Agile Manifesto – the Dark Side – Part 2 of 4

In my last post I looked at the Processes and Tools side of the first line of the Agile Manifesto. This time I’d like to look at the second line – Working Software over Comprehensive Documentation.

In many projects I’ve been on just getting any focus on Working Software was a challenge, and by “Working” I mean actually delivered production capability, there is a reasonable argument to change the manifesto to “Working software over everything else” and leave it at that!

But assuming that we are in a situation where we are delivering production quality every sprint and at least on a fairly frequent basis (2-4 sprints) that work is actually being deployed to production, then we can turn to the documentation and ask, so how much is needed and why is there a perception that Documentation is bad?

Firstly I’d like to split all documentation into two camps:

  • Documentation which is an end in its own right
  • Documentation which is a means to an end

Practically speaking any document that you are going to need after the project is in the first camp, and everything else falls in the second.
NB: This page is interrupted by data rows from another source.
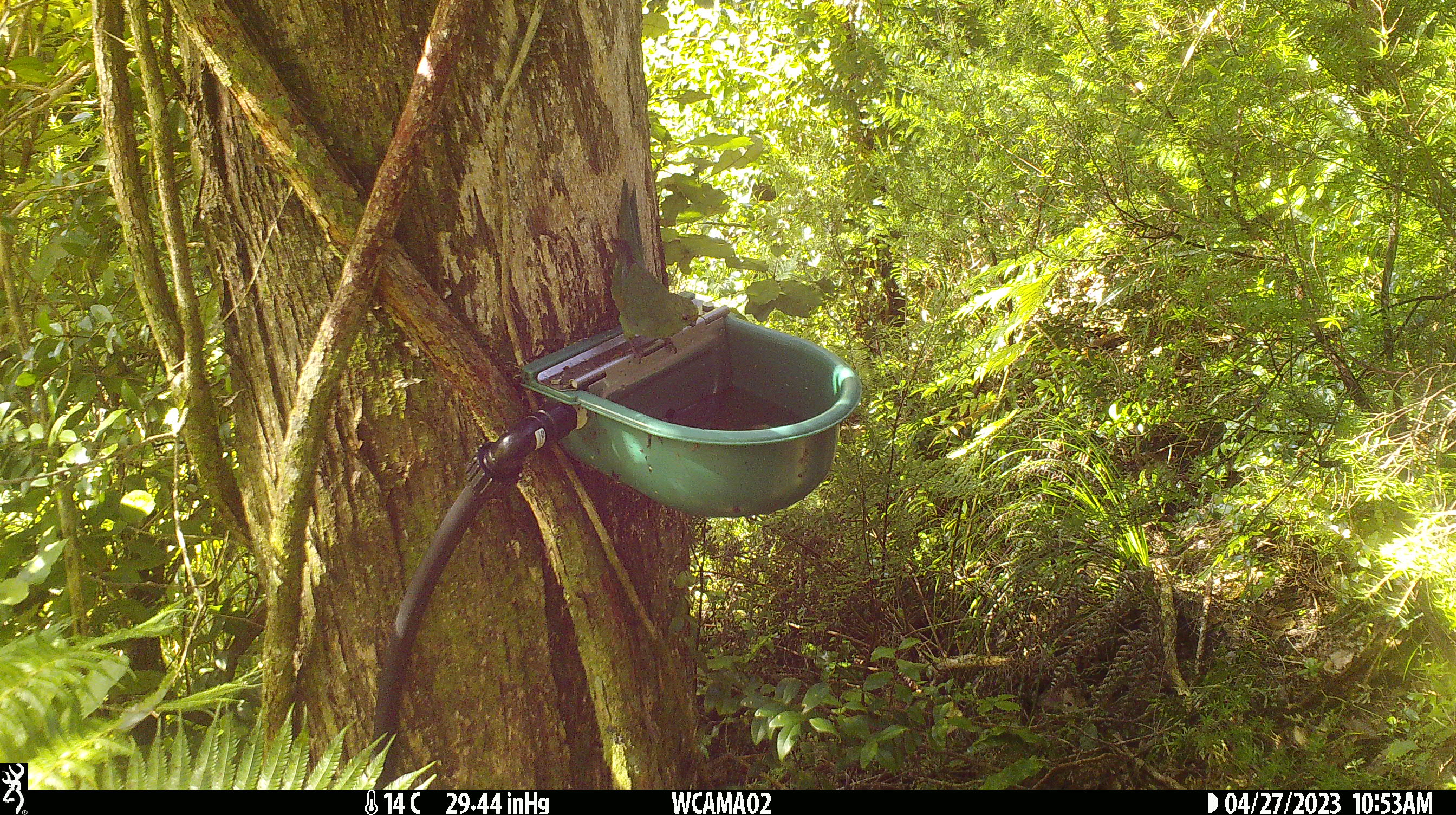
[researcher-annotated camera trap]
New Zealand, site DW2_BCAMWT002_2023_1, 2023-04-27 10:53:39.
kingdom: Animalia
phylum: Chordata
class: Aves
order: Psittaciformes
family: Psittaculidae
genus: Cyanoramphus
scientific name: Cyanoramphus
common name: parakeet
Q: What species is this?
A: Parakeet (Cyanoramphus).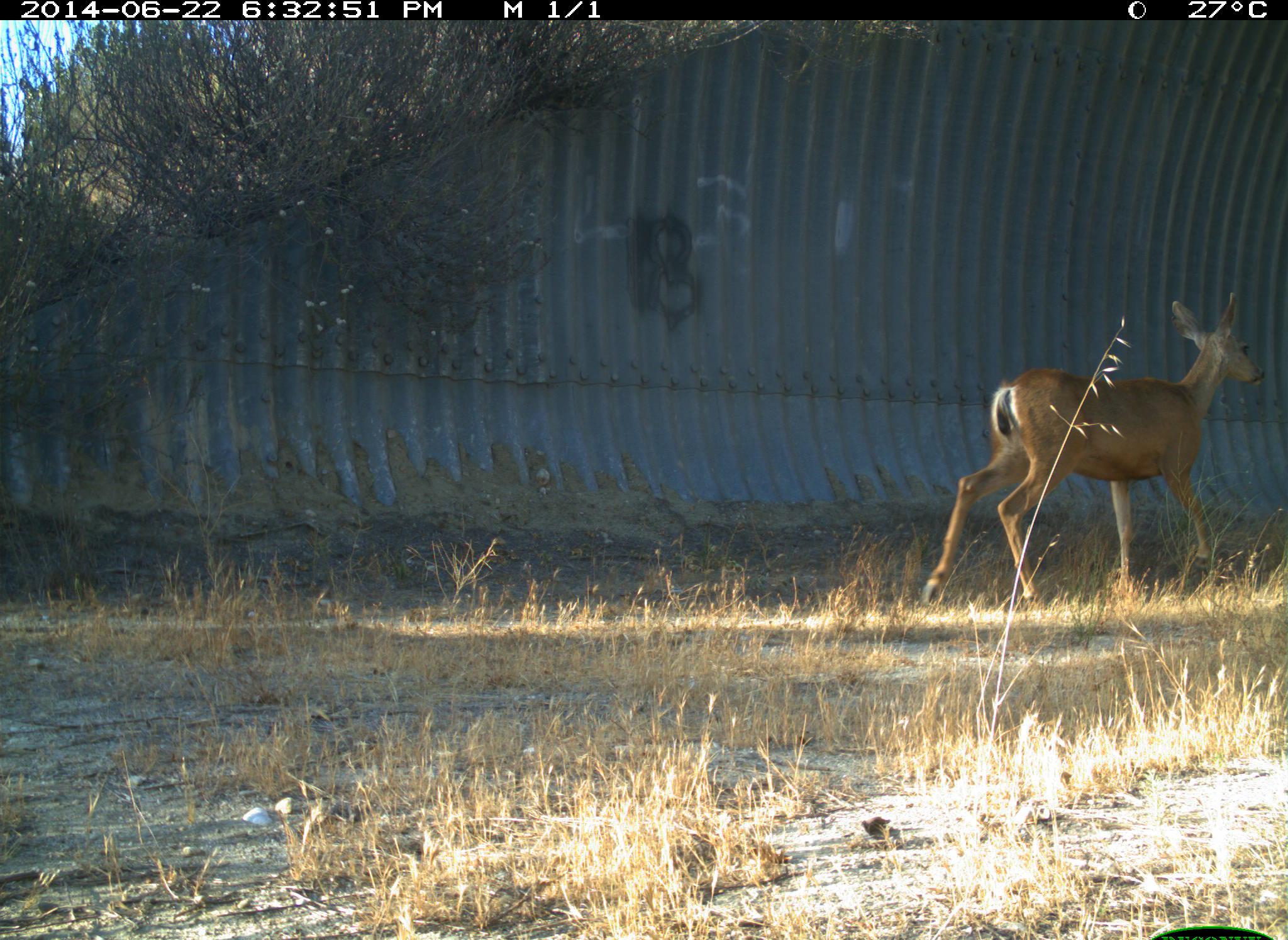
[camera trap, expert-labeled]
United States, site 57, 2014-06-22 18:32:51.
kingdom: Animalia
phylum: Chordata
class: Mammalia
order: Artiodactyla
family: Cervidae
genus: Odocoileus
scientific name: Odocoileus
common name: deer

I’d like to make the general sweeping statement that the first camp is useful and should be perceived as project deliverables, the latter should be minimised. As an author of something, ask yourself whether anyone will ever read it after you go live – if not, then you are in the second camp.
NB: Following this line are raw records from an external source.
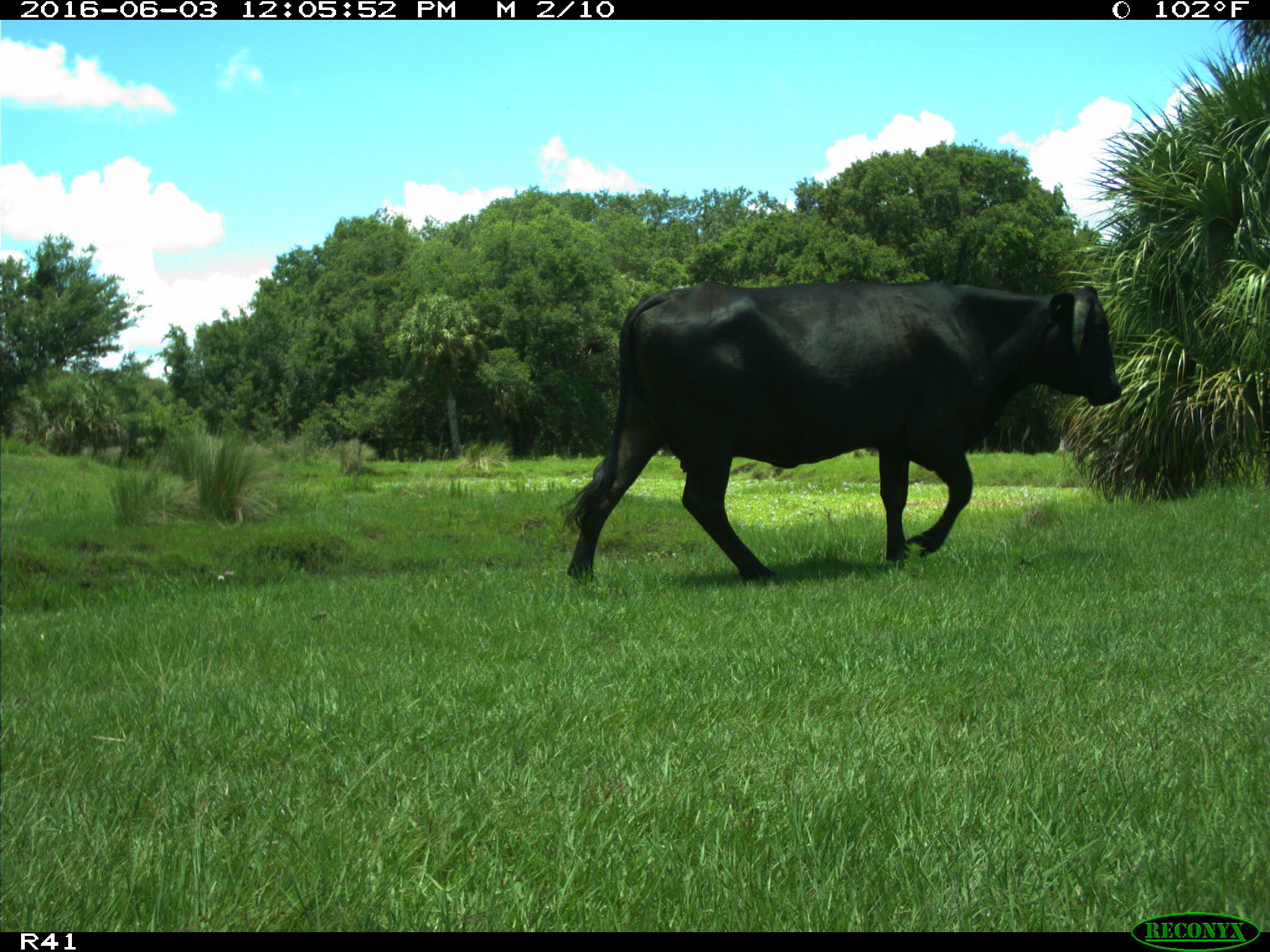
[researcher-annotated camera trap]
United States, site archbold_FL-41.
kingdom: Animalia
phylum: Chordata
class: Mammalia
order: Artiodactyla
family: Bovidae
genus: Bos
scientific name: Bos taurus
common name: domestic cow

Examples of documentation which is a means to an end would be user manuals, API service catalogues and training guides. These typically provide explanation as to how the application or its components function so that once the project development team have moved off others can understand how to use it, reuse parts of it or change it.
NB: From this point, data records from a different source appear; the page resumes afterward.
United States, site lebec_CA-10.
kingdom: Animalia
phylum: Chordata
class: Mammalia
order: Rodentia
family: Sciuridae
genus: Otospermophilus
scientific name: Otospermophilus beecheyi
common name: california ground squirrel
Some of these can be expressed in terms of a User story: As an application support user I need an explanation of the system architecture so I know where to investigate should an issue arise. The problem with expressing them like this is obselence, once you have delivered the story, and then the application changes – the document is obsolete. Typically these needs should be identified up front and then worked into the Definition of Done, so if you know there is a need to have a user manual – then updating the master document for each delivered User Story during the sprint will ensure that you always have correct documentation and don’t get into the horrible situation of having to balance the needs of delivering functions or enabling the users to understand the ones they already have.

Now most project documentation doesn’t fall into this group – most of this group would be considered optional (aspirational even) and often is outsourced to a separate group under Change management, desperately trying to catch up. Most project documentation I would argue is about gaining understanding of what we are doing now or how we have done – and really much of it is a waste of time. Here we have Requirements, roadmaps, “Strategies” of all types such as Test Strategy or Comms Strategy and progress reports. Each of these hold no value in their own right, they are only a means to an end, typically successful delivery of the project.

Approach these from the perspective of their purpose rather than their form, templates for example are there to make your life easier to ensure nothing important gets forgotten – more often though they are treated as a ruleset and create additional work. Create the document purely against it’s function, so a feature requirement is usually to enable the team to understand what is needed and have something referenceable for acceptance criteria during development – so really a few notes scribbled on the back of a credit card bill pinned to a wall may achieve that. A Strategy in this context is usually just a set of ways of working, that should be flexible anyway – so a few “agreed principles” posted to your wall should suffice.

There is a big difference in documentation between Waterfall and Agile and it relates to the level of collaboration between work definition and work delivery. Under a waterfall framework the people defining the work may do so far in advance of those delivering it, and may not ever meet – under these situations the “Purpose” of the document is similar but it also has to stand alone, unsupported by the day to day working relationship between the author and the developer, and as such needs to be a lot more thorough and structured. An Agile approach enables the level of detail and structure to be reduced to only what is necessary to get the developer to the end of the sprint when the author is sitting only a couple of metres away.

Also Waterfall derisks through total understanding of what we intend to do and how far we are through it, Agile derisks through delivery, so progress reports are only of interest for the current (small delivery) and the risk they look to manage is similarly much smaller.

I often hear that organisations require their user stories to be fully comprehensive, because those Stories are used as long standing artefacts for application support to reference, or for the training dept to use to create their guides. This is a very messy and inefficient way of operating for a few reasons. The User Stories are not easily referenced, they are usually organised against sprint not current application feature and it is common that no single user story defines any one page or process in the application due to the number of iterations that it has undergone. User stories are written to enable the team to be able to deliver them, they aren’t written with an abstracted Application Support user in mind. This results in over specified stories wasting team time and still leaves the “other” consumers with a headache in trying to find the information they need. It often occurs if the business processes around implementation haven’t been considered at the outset – so the project is probably still clinging to waterfall practices for implementation. It is better that the team just creates what is actually NEEDED as they go along – and keep their requirements for themselves and suitably lean.

In Summary:

  • Try to build useful long standing documents into your Definition of Done
  • Documents that are internal to delivery should be written for their purpose only and time spent polishing them is a waste. Remember, only the USE of the document has any value – intrinsically it is worthless.